The three methods utilized to induce thinning of epithelium (mechanical abrasion with cytobrush, chemical treatment with N9, and hormonal treatment with DMPA) resulted in variable effects. The mechanical abrasion significantly denuded the epithelium of the cervix and fornix, however the thick vaginal epithelium was not consistently affected. When we continued to abrade, the thinnest areas bled. For a mucosal vaccine or efficacy study for STI prevention medications, the epithelium should be thinned but still intact; bleeding areas would compromise such studies because the disrupted areas could allow bypass of the natural mucosal barrier. Previous studies suggest that N9 treatment is less effective to perturb the integrity of the epithelium in NHP when compared to sheep or mice (14, 18, 21). Significant thinning was reported after a single intravaginal dose of N9 in mice or sheep but not in pigtailed macaques (22). Two doses of N9 caused significant thinning of the fornix only; N9 has been shown to increase the likelihood of STI acquisition in women which is a limitation for its use beyond preclinical studies. In this study, DMPA effectively thinned the epithelium, as has been shown after treatment with other progestogens (23), however there is concern that the immunosuppressive effect of DMPA would diminish response to vaccine (24, 25).

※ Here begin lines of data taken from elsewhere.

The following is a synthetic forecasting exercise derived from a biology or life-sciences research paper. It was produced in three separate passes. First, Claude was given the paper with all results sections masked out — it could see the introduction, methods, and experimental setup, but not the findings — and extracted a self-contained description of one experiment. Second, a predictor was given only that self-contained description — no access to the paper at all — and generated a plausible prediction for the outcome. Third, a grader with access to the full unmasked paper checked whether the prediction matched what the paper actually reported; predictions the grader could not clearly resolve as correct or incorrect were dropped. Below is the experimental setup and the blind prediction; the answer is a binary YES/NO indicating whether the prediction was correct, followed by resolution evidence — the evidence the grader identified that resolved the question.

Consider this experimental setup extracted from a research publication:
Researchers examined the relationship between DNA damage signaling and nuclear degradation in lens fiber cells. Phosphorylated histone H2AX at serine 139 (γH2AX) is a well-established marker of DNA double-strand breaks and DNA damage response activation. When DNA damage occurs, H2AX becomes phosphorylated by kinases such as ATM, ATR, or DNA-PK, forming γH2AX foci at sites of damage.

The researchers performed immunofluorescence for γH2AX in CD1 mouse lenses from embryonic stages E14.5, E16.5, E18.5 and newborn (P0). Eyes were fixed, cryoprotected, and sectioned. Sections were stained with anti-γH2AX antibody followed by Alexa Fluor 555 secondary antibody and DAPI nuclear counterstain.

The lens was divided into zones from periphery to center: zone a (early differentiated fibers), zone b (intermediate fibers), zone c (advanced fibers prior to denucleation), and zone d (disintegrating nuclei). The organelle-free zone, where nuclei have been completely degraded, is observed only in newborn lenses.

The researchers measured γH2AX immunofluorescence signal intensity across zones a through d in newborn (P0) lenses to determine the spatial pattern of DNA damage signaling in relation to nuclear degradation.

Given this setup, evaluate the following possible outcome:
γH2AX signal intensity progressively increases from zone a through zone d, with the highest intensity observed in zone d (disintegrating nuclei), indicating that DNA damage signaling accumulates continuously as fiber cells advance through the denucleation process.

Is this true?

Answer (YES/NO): NO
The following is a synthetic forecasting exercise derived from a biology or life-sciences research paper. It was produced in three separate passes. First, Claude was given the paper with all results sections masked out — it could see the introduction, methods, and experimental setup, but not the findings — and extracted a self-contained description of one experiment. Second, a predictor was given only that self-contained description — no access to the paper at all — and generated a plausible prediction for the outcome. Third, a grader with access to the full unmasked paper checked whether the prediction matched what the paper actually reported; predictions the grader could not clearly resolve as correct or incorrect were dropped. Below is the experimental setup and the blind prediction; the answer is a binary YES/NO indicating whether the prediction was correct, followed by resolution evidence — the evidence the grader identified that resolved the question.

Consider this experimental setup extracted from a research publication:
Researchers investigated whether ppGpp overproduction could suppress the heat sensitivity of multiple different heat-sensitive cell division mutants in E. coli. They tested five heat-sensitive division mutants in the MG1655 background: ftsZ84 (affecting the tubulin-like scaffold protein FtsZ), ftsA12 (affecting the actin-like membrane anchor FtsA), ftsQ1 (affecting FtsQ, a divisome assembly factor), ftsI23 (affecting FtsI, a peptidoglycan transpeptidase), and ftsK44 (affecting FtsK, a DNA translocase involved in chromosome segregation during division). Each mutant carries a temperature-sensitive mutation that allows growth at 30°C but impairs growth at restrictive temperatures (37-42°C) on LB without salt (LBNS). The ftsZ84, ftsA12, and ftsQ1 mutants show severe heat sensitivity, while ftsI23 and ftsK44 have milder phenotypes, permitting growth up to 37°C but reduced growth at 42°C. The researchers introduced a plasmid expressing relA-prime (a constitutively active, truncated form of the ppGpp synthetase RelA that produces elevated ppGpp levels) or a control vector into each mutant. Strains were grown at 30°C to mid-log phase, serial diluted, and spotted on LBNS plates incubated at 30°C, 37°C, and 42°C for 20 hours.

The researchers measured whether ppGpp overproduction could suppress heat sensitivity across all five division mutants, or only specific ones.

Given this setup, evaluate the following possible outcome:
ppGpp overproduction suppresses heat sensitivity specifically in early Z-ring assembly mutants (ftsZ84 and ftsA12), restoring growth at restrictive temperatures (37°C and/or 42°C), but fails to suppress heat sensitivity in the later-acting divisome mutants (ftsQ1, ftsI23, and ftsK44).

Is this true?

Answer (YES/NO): NO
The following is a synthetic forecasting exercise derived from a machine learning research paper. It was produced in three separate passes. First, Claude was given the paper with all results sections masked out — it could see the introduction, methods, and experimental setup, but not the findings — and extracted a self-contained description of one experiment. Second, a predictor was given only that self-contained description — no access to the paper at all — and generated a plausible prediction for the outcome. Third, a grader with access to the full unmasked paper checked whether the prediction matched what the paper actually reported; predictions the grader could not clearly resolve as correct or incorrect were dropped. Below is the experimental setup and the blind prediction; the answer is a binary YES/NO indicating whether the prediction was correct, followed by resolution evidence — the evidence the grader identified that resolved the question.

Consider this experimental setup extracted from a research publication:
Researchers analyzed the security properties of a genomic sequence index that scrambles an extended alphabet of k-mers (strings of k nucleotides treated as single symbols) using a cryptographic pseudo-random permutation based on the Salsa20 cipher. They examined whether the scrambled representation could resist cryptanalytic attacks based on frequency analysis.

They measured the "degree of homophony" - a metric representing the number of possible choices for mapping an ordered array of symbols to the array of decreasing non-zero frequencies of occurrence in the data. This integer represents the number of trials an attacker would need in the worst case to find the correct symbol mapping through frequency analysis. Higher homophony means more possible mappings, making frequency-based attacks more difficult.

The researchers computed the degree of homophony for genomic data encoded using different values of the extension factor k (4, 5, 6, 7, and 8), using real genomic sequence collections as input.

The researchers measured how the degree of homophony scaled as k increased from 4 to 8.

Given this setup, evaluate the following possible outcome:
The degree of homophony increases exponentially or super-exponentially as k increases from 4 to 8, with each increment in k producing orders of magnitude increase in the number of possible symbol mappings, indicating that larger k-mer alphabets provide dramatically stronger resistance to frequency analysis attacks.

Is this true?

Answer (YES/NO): NO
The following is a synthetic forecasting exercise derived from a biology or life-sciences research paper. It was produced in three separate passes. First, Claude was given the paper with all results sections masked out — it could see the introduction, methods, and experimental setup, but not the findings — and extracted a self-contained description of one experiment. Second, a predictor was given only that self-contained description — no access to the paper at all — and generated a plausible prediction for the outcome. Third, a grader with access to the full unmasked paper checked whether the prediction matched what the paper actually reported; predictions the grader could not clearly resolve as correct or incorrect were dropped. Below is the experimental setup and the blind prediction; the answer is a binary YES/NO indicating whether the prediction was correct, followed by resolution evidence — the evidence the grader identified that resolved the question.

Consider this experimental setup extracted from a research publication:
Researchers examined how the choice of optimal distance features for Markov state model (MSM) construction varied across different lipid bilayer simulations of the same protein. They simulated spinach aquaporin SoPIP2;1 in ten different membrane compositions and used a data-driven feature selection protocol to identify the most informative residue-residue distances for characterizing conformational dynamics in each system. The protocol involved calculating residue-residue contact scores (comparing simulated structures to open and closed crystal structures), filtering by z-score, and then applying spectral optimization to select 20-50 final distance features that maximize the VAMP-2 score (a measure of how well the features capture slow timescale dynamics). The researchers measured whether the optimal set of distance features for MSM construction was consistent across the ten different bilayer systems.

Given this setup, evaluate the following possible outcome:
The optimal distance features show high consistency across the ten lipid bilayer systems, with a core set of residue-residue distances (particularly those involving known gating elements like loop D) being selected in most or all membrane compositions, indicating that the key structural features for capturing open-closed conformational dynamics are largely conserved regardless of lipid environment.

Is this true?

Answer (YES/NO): NO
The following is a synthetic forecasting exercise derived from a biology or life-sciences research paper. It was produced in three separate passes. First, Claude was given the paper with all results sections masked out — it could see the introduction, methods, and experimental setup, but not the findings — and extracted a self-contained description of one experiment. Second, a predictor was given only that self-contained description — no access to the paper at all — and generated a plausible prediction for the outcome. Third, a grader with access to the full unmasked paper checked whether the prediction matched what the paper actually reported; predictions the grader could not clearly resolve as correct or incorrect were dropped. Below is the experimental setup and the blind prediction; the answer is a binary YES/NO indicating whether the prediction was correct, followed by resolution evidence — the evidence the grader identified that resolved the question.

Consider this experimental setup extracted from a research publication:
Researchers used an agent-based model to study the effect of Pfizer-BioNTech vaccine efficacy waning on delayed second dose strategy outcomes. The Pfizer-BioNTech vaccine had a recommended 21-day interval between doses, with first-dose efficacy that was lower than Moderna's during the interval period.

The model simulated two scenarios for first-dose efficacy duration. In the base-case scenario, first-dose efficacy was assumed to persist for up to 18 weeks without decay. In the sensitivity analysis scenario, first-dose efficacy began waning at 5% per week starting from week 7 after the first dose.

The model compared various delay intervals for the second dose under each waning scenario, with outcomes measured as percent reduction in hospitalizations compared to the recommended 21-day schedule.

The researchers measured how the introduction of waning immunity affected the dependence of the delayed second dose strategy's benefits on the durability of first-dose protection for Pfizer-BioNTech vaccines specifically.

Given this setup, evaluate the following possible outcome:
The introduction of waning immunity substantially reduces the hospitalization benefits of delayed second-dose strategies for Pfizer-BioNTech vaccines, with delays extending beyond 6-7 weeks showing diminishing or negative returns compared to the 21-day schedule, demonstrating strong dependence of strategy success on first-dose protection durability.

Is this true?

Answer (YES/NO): NO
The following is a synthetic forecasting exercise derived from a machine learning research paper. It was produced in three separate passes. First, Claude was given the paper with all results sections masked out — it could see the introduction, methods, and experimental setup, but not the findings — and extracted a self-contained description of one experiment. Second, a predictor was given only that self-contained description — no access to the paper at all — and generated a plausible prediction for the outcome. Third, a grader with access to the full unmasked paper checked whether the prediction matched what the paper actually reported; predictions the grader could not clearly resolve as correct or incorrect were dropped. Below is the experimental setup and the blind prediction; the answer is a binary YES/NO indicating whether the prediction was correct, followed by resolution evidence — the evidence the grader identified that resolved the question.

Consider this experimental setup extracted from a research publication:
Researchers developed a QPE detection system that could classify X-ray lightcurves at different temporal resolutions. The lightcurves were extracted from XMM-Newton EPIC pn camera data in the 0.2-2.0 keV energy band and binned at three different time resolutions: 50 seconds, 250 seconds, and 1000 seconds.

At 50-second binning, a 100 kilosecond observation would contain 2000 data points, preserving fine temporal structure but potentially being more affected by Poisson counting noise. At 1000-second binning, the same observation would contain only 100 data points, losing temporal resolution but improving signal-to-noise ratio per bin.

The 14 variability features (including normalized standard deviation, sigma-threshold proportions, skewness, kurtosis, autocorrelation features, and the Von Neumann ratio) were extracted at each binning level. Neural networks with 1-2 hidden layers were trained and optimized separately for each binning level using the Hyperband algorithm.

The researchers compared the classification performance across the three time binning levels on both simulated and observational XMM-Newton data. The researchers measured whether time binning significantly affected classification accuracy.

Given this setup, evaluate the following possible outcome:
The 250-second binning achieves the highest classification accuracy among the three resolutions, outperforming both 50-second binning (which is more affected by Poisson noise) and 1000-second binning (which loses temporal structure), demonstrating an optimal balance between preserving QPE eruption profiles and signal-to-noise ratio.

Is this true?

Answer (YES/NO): NO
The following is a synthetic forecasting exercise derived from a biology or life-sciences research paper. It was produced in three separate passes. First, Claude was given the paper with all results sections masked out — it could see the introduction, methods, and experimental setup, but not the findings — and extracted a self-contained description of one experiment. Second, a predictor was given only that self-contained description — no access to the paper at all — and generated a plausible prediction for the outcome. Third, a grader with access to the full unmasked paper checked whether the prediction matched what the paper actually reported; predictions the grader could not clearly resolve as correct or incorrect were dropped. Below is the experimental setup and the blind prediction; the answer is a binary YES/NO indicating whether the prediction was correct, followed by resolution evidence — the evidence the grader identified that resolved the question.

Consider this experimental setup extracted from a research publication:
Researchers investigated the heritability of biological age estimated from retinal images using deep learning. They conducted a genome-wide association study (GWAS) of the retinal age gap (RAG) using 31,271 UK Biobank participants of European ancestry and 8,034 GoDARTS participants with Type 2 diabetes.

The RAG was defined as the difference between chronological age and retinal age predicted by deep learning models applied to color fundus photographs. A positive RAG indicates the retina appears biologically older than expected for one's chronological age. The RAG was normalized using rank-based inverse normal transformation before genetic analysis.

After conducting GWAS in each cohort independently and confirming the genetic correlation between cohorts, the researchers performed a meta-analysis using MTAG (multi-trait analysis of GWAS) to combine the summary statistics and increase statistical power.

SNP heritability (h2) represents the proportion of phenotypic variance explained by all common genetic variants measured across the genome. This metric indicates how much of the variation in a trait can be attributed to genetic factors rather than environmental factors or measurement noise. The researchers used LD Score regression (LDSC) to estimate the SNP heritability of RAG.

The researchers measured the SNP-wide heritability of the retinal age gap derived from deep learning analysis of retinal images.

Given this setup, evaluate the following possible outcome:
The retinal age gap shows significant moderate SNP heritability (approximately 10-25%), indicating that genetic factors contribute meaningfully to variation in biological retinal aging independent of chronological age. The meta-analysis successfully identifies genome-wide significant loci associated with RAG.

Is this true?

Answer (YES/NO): YES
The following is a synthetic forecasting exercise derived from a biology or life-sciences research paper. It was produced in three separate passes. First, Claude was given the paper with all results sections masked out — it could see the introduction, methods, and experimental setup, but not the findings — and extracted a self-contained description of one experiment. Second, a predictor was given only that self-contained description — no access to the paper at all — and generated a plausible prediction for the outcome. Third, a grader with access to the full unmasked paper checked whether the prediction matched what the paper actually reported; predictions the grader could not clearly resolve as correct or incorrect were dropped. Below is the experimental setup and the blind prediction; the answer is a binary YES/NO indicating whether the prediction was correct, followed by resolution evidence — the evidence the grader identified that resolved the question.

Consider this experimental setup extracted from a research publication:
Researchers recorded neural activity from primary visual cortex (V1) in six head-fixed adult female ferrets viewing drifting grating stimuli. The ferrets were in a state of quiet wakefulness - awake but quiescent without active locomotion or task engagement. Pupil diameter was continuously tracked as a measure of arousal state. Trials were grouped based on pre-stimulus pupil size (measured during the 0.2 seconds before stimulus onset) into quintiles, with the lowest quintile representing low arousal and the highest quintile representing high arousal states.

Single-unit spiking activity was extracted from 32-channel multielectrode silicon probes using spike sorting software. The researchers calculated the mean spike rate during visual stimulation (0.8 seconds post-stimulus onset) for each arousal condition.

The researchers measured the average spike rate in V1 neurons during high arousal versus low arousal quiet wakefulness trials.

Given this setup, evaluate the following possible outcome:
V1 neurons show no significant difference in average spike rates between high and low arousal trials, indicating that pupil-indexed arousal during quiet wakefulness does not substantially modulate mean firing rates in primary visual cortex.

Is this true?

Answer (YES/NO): YES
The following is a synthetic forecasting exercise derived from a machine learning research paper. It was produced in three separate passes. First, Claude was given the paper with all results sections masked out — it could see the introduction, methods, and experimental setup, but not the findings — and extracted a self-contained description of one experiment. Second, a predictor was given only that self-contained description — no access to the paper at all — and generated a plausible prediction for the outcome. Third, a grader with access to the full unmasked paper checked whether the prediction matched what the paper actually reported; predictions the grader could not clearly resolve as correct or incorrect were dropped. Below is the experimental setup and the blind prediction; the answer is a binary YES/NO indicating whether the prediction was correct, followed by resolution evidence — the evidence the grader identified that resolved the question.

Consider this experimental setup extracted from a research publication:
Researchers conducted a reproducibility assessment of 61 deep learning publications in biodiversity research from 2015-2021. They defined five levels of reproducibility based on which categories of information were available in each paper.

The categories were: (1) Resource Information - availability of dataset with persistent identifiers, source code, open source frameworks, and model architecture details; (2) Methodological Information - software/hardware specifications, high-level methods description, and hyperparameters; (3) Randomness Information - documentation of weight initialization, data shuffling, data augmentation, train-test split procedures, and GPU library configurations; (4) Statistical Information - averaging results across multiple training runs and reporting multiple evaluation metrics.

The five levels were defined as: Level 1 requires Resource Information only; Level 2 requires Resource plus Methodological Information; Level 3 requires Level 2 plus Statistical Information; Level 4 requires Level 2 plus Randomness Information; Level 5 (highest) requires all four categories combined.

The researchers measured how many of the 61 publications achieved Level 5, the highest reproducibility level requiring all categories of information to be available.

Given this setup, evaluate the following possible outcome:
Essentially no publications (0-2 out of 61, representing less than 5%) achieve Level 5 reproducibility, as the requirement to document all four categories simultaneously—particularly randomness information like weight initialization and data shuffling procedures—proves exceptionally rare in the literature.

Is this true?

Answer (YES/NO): YES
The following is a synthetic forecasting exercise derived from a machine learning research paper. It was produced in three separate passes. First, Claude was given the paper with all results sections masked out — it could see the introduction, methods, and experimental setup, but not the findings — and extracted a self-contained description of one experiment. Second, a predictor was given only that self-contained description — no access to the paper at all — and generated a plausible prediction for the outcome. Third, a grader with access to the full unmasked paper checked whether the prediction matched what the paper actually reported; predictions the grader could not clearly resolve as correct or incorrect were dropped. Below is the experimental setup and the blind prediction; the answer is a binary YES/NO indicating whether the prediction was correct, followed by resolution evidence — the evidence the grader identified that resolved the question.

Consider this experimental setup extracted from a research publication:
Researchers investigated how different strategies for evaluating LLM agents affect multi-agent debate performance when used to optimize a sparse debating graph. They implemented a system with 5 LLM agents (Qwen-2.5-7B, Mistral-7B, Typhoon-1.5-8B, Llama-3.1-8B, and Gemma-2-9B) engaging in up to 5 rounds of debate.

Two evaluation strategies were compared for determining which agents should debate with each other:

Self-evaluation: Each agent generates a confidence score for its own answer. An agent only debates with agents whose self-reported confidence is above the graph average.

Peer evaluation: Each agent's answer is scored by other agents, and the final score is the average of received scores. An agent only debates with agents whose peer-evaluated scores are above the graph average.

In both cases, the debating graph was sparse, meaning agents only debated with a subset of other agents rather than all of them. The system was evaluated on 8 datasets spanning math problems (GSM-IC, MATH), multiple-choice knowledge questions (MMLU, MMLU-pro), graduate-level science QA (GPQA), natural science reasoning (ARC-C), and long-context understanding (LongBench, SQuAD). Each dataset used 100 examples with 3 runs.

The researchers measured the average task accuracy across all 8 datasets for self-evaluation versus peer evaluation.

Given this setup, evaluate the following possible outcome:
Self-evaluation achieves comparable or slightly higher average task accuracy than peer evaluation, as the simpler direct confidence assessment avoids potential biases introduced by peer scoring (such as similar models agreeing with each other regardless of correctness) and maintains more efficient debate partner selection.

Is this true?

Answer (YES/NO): NO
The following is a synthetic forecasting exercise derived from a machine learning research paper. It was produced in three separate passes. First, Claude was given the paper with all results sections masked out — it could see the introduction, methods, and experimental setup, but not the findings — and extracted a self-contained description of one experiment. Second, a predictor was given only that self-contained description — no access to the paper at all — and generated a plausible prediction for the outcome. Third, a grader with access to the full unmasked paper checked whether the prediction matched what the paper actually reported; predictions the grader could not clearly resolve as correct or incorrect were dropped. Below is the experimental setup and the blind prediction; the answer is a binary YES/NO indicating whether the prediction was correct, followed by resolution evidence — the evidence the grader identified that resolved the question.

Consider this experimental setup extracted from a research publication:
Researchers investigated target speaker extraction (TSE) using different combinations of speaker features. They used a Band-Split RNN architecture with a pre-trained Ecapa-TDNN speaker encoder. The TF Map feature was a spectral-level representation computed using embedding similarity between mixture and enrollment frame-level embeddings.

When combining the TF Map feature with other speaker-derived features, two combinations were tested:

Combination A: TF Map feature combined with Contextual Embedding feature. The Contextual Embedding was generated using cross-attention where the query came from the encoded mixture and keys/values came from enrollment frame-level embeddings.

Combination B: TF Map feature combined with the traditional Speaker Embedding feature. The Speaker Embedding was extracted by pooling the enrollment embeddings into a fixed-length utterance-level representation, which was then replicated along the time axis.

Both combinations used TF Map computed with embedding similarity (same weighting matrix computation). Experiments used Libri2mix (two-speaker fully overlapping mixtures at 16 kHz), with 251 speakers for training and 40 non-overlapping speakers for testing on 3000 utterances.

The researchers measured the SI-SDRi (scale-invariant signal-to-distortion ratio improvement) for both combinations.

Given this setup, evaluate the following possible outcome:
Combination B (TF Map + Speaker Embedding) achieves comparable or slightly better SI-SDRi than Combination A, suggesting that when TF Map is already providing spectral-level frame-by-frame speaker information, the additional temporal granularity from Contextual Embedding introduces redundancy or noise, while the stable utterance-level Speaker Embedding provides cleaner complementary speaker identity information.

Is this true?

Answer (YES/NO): NO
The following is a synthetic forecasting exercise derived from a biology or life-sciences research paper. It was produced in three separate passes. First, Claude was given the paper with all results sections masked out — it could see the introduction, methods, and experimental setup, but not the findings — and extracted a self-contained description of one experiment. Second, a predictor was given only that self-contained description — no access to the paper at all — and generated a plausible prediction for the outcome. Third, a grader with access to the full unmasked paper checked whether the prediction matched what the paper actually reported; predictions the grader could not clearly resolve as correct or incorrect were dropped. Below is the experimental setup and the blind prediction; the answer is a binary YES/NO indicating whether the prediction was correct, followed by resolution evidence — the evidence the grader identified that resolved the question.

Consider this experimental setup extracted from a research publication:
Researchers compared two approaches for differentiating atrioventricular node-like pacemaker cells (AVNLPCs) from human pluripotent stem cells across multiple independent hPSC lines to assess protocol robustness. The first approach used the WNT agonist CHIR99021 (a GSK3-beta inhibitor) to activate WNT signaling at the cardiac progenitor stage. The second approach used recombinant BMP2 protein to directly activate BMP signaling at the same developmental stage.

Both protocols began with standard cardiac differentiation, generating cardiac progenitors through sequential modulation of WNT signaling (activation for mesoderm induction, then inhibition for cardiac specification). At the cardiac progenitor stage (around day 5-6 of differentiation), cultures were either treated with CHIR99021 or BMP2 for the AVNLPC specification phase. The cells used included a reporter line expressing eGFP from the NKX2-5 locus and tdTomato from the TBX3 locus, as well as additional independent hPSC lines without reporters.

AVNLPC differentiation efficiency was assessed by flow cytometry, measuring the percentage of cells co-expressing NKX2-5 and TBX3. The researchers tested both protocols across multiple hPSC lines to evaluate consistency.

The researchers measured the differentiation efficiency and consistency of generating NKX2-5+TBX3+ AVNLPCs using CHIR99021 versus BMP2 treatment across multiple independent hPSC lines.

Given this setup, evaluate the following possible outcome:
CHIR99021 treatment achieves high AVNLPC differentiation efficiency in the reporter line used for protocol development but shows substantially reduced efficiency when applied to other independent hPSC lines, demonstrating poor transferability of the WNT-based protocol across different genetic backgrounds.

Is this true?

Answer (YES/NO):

High progestogen states can suppress cellular immune responses (26), which is a concern for mucosal vaccination, while conversely, estrogen has been shown to improve vaccine uptake (27). While the use of these mechanical, chemical, and hormonal methods may be effective at bypassing the natural barrier of the cervicovaginal epithelium, these methods may also lead to disrupted epithelium and an increased susceptibility to infection. Such methods may not be suitable for vaccine strategies that rely on the integrity of the mucosal epithelium.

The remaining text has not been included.